Il sangue mi pulsava nelle orecchie a  velocità doppia, come se il cuore volesse esplodere.

Gli occhi blu di Adam si spalancarono per la sorpresa –Pensavo di aver mandato tutto a farsi fottere, ecco perché! Hai idea di come mi sia sentito quando ti sei fermato?-  esclamò, la voce che come sempre raggiungeva note altissime.

-Sei stato tu a fermarti- replicai io.

Incredibile come stessimo ancora discutendo quando avremmo dovuto stare zitti a fare ben altro.

-Oh no, honey! Stava andando tutto da Dio e poi tu ti sei bloccato di colpo- disse alzandosi in piedi e iniziando a fare avanti e indietro per la camera di fronte a me.

Mi alzai a mia volta e gli posai le mani sugli avambracci incrociati, sorrisi nel vedere quanto fosse preoccupato.

-Ehm… forse mi sono davvero fermato senza rendermene conto- mormorai.

Adam sbuffò ma i suoi occhi rimasero incollati ai miei.

-Probabilmente è stato quando mi sono reso conto che quello è stato il bacio migliore della mia vita e che anche tu mi piaci-

Stupore, incredulità, meraviglia e felicità, ecco tutto quello che passò sul viso di Adam in meno di un secondo.

-Quindi…-

-Esatto-

-Anche tu…-

-Sì-

-Ti piaccio sul serio?-

-Quest’insicurezza non è da Adam Lambert- sogghignai.

La sua risata riempì la camera, poi di colpo le sue braccia si strinsero attorno al mio corpo in un abbraccio strettissimo.
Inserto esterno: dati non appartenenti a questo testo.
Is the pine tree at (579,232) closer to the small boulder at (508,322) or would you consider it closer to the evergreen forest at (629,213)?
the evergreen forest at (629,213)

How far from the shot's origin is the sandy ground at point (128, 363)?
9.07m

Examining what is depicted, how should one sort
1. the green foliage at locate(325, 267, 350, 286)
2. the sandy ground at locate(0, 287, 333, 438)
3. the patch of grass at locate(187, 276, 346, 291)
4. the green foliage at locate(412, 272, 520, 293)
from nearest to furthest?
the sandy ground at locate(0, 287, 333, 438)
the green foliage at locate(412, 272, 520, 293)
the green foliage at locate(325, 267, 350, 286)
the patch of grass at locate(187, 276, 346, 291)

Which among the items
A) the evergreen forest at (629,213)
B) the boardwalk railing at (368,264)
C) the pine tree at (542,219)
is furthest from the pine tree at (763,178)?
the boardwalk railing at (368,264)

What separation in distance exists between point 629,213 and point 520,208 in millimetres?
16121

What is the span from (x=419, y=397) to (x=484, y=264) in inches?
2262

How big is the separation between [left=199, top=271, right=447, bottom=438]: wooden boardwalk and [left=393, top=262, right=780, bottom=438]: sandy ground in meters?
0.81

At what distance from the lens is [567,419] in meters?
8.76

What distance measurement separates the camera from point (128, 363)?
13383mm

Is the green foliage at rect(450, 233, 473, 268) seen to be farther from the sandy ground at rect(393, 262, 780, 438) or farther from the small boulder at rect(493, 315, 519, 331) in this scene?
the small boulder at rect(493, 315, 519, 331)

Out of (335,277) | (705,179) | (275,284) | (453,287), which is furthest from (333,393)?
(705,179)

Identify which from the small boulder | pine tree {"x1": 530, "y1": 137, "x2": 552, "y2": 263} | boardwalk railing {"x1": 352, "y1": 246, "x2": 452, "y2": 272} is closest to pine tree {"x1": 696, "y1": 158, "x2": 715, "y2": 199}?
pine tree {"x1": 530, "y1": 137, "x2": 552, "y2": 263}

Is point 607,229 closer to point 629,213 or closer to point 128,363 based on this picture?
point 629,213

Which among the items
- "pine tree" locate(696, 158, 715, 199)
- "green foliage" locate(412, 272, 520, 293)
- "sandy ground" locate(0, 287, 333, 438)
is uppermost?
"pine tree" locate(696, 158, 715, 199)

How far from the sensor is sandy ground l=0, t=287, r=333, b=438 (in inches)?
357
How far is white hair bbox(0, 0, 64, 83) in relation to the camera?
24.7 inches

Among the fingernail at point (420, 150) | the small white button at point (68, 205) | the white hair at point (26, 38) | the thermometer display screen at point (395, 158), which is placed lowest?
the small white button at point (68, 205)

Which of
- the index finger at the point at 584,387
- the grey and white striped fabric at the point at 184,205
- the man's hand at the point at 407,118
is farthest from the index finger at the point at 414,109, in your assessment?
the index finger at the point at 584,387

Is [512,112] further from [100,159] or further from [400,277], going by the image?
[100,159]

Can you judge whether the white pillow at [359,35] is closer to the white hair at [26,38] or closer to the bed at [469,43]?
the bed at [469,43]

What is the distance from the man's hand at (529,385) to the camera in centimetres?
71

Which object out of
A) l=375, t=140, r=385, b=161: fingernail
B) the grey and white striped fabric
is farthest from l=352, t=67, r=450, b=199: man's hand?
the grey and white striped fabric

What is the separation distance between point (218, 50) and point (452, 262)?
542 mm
Prima di baciarmi mi sollevò senza sforzo tanto che le punte dei miei piedi non sfioravano il pavimento.

Le nostre labbra si incontrarono di nuovo e quello fu un bacio più tenero e giocoso del primo.

Fu lui a voler approfondire quel contatto intrufolando la sua lingua tra le mie labbra, oltre la barriera dei denti.

Così, mentre mi mordicchiava il labbro inferiore, fui libero di stringere le braccia attorno al suo collo.